In the RasV12; scrib-/- tumors we had identified 356 candidate target regulatory regions of Stat92E, of these we found that 72% have a positive fold change in the Upd over-expressing discs (Fig. 6D), indicating that this group is Stat92E responsive (p-value 0.0097). However, this still means that 28% of the candidate regions did not respond to the activation of Stat92E by overexpressing Upd. We analyzed these responsive and non-responsive regions and found that the AP-1 motif is only enriched in the regions that are not responsive to Stat92E, indicating that for those regions AP-1 might be the main input and the Stat92E motif might be of less importance here.

Next, we asked whether these changes in cis-regulatory activity directly affect gene expression of target genes. To test this, we linked the 254 Stat92E responsive regulatory regions to nearby (<5kb upstream or intronic) candidate target genes and examined their expression in Upd over-expressing discs using publicly available gene expression data (GEO accession: GSE15868) [42]. After applying two filtering steps, requiring the regulatory region to go significantly open both in tumor and UPD-overexpressing tissue, combined with a significant differential expression of the assigned gene, we end up with a final list of 28 potential direct Stat92E target genes (Fig. 6F).
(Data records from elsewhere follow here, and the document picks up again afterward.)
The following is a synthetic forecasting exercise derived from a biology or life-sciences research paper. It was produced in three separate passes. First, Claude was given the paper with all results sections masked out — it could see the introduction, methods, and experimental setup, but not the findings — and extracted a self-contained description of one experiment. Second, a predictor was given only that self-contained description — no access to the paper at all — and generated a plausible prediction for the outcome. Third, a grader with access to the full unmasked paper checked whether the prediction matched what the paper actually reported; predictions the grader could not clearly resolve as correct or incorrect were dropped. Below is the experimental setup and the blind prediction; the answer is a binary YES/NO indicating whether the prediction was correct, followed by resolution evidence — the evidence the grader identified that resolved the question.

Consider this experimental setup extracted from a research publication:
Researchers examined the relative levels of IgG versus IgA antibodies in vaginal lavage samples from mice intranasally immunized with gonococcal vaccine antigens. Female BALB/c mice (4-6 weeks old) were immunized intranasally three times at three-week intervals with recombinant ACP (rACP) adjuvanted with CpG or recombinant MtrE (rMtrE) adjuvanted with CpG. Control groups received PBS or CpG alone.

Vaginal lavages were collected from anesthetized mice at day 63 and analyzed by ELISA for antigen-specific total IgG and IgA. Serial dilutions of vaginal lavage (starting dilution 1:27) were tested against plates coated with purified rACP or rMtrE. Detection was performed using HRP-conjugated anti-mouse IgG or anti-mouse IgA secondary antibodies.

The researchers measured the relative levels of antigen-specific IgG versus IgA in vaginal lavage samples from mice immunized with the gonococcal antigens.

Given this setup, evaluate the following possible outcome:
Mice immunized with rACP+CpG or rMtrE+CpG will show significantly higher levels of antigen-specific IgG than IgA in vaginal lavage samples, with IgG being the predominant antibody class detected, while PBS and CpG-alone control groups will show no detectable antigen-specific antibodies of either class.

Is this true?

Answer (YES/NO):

Among these are at least seven well-known transcriptional targets of the JAK/STAT signaling pathway including: dorsal, pointed, lama, chinmo and trol, as well as two key negative regulators of this pathway: Socs36E and Ptp61F [4249]. Interestingly, not all genes that have an opened Stat92E regulatory region are up-regulated. The JAK/STAT pathway can also repress transcription of target genes and is known to block the Wnt/Wingless signaling pathway in the eye imaginal disc [50]. In our list we recover two genes that are known to be involved in the Wingless signaling pathway, wingless itself and sulfateless, an essential enzyme for this pathway [51]. This may indicate that Stat92E can function directly in the repression of genes, through an as yet unidentified mechanism. An interesting future challenge will be to understand the cis-regulatory mechanisms and possible co-factors that determine the mechanisms by which Stat92E can act as activator or repressor.

In conclusion, we demonstrate that Stat92E is a significant transcriptional regulator and required for the growth of our tumor model. We identify known and newly predicted Stat92E targets in the tumor and are able to independently recover >70% of those targets using a Stat92E activation model in the normal eye. This second analysis also illustrates the feasibility of an integrated approach of ATAC-seq and motif discovery to capture and annotate modest, yet functional, changes in the chromatin landscape. We conclude that Stat92E induced chromatin-opening correlates with a change in the transcription of nearby genes, and that Stat92E may function as a key regulator of the tumor transcriptome.

Discussion

Genome-wide characterization of all promoters and enhancers controlling a particular gene expression profile and/or phenotype is a key challenge for understanding the regulatory underpinnings of any biological process in vivo. Our study first compares, and subsequently combines, two recent methods for open chromatin profiling to obtain genome-wide regulatory landscapes in the developing Drosophila eye as model system. By applying FAIRE-seq and ATAC-seq to the normal eye-antennal imaginal disc, alongside anti-CTCF ChIP-seq, we found both methods to be highly robust in identifying accessible or open regions, with few differences between strains with different genetic backgrounds. The main advantages of ATAC-seq, for our application, are besides its undemanding experimental procedure, (1) its higher signal-to-noise ratio, with low background signal and sharper peaks; (2) its ability to identify TF footprints, as binding sites are protected from transposon insertion, similar to their protection from DNaseI cleavage [23]; and (3) its ability to determine nucleosome positioning when using paired-end sequencing.

Although these assets of ATAC-seq may be important for some studies, overall both FAIRE and ATAC allow identification of promoters and candidate enhancers, and here we use them as independent “replicate” measurements (taking batch effects into account) to examine the open chromatin status of a tumor model.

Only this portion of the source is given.